<<<<
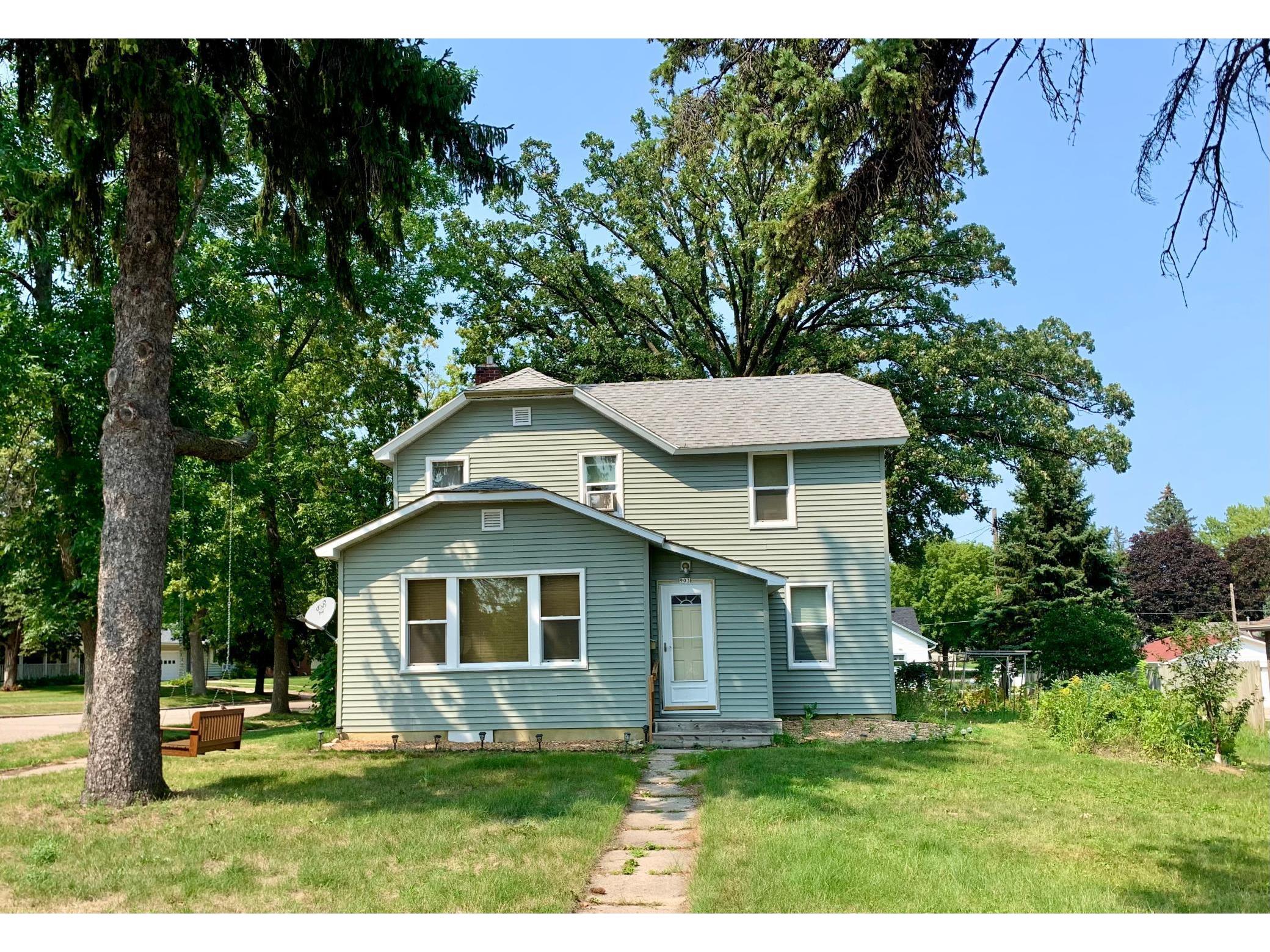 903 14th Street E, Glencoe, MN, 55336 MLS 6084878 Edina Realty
>>>>
<<<<
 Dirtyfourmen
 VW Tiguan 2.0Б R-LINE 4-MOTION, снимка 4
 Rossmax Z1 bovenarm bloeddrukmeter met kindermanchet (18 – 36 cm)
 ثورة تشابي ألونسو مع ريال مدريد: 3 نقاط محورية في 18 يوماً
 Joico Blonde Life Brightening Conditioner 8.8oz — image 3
>>>>
<<<<
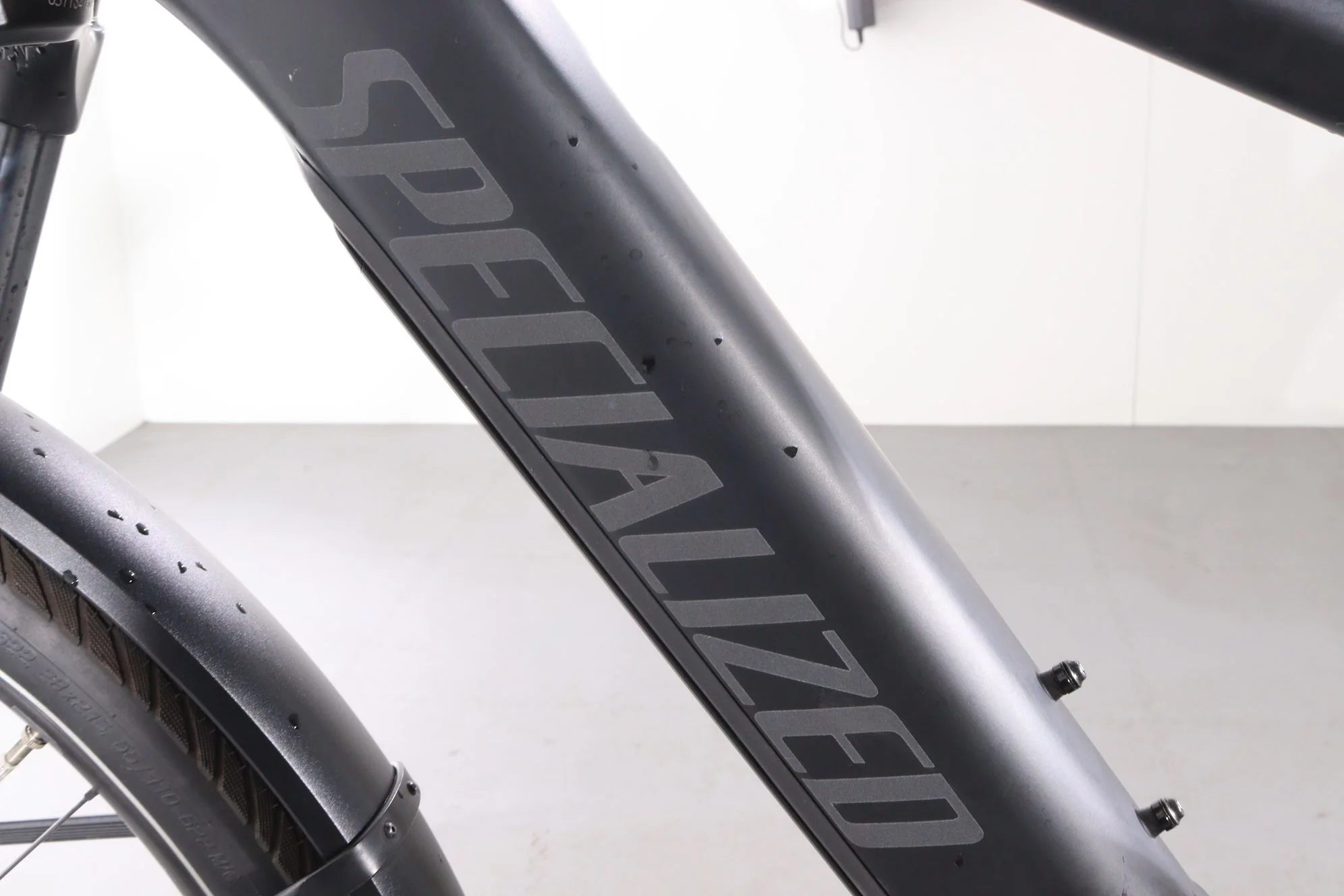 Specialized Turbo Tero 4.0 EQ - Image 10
>>>>
• [WHAT IS REQUIRED]: Within the material above, extract exactly the lines that start at the line containing "ثورة تشابي ألونسو" and stop after the line containing "Joico Blonde Life", and only those.

• [ANSWER BOX]:
 ثورة تشابي ألونسو مع ريال مدريد: 3 نقاط محورية في 18 يوماً
 Joico Blonde Life Brightening Conditioner 8.8oz — image 3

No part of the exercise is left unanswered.